▸ **Written task 1**: Say whether each statement below agrees with the blog post about choosing a boss, answering yes or no and quoting the words from the post that decide it. (a) Clayton Yeutter served as U.S. Trade Representative during President Reagan's second term. (b) The institute named for Clayton Yeutter is being created at Harvard. (c) The writer emailed Clayton about the institute.

· · · · ·

Arthur W. Page Society

Pick Your Boss Wisely

Former IBM and Page Society colleague Bob Waite’s touching tribute to his former boss, Sen. Ed Brooke, R-MA, who passed away recently, got me thinking about the many great bosses I’ve been privileged to serve. Like my friend, Bob, I learned something from each of them, and probably “never quite expressed fully the gratitude [I] felt for them.”

By coincidence, the same day I saw Bob’s blog, I received a message from an another old colleague from what we called the golden era at USTR when we worked together for Ambassador Clayton Yeutter, the U.S. Trade Representative during President Reagan’s second term. My friend, Alan Holmer, shared the news that the University of Nebraska, where Clayton earned three degrees, is creating the Clayton K. Yeutter Institute for International Trade and Finance.

Perhaps stimulated by Bob’s reminiscence, I picked up the phone and called Clayton to tell him how thrilled I am about the Institute. He said, “It’s a chance to have a lasting impact long after I’m gone.”

“Clayton,” I responded, “it’s a great thing and it will have a lasting impact by training future generations, but your legacy was sealed many years ago by the trade liberalization that you created, as well as the impact you had on so many individuals, including me.”

· · · · ·

▸ **Written task 2**: Report every line of the records below that contains the word "neck".

· · · · ·

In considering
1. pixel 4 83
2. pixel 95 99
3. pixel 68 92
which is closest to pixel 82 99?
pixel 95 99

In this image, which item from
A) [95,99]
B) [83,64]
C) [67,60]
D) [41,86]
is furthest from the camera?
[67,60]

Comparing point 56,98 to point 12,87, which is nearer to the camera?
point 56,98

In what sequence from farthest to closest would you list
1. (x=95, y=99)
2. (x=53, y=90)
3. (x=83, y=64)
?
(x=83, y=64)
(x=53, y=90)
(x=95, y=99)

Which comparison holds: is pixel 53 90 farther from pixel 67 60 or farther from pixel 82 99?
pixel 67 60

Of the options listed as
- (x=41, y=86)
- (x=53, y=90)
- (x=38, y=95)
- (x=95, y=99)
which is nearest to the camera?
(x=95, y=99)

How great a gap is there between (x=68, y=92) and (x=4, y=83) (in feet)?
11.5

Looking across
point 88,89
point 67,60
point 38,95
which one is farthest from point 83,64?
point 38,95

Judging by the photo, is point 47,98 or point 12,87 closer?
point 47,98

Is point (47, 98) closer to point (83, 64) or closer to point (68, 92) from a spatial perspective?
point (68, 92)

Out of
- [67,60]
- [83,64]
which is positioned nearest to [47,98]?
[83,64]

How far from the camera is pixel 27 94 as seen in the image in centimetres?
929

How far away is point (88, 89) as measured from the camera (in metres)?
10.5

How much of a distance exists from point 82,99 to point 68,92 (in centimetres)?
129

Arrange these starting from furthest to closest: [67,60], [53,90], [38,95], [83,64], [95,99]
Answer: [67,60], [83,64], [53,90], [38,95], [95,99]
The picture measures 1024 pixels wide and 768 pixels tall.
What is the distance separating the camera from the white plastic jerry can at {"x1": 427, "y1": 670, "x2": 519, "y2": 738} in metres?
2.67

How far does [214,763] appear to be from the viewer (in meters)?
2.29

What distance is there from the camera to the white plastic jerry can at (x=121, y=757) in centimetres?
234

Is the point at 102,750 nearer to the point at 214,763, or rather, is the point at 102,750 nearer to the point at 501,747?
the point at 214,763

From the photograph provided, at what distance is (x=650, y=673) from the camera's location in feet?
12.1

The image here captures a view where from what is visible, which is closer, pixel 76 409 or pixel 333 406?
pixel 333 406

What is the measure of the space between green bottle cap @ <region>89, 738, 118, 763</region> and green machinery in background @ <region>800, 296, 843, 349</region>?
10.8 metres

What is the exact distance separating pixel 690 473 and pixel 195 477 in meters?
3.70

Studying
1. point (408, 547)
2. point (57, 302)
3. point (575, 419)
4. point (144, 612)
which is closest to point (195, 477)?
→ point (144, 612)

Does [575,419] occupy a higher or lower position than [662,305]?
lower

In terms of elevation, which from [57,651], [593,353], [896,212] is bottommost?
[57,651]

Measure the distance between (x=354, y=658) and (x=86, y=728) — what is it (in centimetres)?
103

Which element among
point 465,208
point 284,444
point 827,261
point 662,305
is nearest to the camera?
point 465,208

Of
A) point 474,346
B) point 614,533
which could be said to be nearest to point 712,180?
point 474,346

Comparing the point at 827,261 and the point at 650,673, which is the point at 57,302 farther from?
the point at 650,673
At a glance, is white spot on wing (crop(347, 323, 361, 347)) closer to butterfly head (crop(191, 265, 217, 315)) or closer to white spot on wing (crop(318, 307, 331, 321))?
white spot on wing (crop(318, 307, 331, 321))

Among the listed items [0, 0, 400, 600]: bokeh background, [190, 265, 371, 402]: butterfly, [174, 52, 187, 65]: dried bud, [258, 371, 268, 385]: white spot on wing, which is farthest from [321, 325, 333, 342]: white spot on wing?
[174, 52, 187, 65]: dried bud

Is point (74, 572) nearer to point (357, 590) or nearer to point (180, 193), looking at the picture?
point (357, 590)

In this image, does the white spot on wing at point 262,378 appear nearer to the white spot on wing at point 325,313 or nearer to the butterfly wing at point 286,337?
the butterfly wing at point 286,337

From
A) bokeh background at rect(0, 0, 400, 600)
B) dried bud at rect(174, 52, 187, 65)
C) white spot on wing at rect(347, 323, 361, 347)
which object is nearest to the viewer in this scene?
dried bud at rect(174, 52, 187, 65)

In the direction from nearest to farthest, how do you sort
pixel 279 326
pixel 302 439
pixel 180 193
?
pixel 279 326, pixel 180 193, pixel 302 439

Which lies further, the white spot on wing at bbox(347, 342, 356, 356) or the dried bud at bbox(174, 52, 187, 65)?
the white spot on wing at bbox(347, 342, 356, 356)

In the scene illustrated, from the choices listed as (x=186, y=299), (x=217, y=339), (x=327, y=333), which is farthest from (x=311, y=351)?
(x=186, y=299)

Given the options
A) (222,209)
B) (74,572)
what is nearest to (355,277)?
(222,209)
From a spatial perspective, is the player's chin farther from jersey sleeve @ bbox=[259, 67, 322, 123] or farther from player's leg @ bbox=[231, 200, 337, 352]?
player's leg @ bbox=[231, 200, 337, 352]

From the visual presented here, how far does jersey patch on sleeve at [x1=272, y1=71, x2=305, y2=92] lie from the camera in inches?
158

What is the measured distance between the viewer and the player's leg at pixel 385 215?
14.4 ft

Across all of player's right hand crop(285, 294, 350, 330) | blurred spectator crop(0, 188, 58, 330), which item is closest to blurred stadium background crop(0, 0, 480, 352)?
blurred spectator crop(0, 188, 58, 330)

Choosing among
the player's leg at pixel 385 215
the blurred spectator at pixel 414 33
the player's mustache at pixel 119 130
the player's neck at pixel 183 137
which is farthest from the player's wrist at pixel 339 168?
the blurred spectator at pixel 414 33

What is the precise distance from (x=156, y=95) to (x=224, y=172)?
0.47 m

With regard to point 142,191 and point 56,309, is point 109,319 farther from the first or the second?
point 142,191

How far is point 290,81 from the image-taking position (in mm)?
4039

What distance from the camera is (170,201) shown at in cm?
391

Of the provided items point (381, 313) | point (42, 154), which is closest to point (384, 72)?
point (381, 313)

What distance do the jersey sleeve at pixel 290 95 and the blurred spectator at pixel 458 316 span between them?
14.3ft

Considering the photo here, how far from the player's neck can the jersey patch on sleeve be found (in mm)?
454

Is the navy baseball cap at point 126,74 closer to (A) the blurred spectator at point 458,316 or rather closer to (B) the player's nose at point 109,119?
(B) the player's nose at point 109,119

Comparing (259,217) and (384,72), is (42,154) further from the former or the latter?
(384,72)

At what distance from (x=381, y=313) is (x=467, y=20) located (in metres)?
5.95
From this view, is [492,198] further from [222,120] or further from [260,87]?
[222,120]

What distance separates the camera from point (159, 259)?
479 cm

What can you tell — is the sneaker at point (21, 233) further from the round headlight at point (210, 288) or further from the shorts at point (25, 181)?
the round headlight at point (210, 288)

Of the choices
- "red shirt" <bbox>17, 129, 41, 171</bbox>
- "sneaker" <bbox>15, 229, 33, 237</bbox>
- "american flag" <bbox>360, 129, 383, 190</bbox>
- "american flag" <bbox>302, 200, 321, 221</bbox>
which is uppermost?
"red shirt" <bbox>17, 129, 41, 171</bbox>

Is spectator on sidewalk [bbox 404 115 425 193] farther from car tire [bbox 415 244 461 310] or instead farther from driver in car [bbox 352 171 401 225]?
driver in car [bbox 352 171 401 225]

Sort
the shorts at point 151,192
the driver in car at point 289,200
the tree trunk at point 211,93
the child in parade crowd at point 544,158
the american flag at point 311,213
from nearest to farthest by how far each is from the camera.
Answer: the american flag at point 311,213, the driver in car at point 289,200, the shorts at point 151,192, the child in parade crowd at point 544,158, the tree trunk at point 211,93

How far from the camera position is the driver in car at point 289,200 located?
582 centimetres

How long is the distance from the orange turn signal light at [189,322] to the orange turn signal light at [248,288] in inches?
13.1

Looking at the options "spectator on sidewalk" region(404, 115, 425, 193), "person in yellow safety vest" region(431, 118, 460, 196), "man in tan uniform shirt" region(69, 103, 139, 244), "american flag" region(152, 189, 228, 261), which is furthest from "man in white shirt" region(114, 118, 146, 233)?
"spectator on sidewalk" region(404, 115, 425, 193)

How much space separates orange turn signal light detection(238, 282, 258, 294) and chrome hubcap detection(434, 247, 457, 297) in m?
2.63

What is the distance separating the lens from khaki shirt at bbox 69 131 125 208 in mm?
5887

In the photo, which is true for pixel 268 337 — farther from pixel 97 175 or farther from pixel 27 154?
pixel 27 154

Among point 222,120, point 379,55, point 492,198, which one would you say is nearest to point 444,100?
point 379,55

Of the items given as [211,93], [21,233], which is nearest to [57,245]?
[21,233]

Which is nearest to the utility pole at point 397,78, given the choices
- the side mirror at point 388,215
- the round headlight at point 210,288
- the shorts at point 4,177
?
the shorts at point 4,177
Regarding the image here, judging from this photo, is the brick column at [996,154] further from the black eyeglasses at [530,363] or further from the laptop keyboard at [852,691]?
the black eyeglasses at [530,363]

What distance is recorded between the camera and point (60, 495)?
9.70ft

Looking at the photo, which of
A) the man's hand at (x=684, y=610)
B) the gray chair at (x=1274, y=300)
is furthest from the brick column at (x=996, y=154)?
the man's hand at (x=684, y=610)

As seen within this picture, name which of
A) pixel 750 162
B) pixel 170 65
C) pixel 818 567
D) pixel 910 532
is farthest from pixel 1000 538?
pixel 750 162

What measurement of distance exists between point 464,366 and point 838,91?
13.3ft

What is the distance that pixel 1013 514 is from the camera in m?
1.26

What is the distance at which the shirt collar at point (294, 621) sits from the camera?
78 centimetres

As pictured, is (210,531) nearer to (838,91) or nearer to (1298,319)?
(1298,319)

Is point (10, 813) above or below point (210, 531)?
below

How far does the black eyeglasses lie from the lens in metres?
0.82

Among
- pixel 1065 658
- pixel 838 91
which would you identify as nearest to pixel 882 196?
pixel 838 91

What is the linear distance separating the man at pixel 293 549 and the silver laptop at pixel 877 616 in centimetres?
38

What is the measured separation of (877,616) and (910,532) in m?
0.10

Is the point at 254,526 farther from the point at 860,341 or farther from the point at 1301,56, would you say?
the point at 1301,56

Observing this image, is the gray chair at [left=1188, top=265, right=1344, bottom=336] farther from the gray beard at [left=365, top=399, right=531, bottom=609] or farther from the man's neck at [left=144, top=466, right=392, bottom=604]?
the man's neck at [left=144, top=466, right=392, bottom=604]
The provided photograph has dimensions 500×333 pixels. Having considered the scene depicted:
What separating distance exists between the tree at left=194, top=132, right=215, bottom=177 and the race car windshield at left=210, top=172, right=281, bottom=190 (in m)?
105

· · · · ·

▸ **Exercise output 1**:
(a) Yes: "Ambassador Clayton Yeutter, the U.S. Trade Representative during President Reagan’s second term"
(b) No: "the University of Nebraska, where Clayton earned three degrees, is creating the Clayton K. Yeutter Institute for International Trade and Finance"
(c) No: "I picked up the phone and called Clayton"

▸ **Exercise output 2**:
the player's neck at pixel 183 137
Considering the photo here, how far from the player's neck can the jersey patch on sleeve be found (in mm)?
Observing this image, is the gray chair at [left=1188, top=265, right=1344, bottom=336] farther from the gray beard at [left=365, top=399, right=531, bottom=609] or farther from the man's neck at [left=144, top=466, right=392, bottom=604]?
the man's neck at [left=144, top=466, right=392, bottom=604]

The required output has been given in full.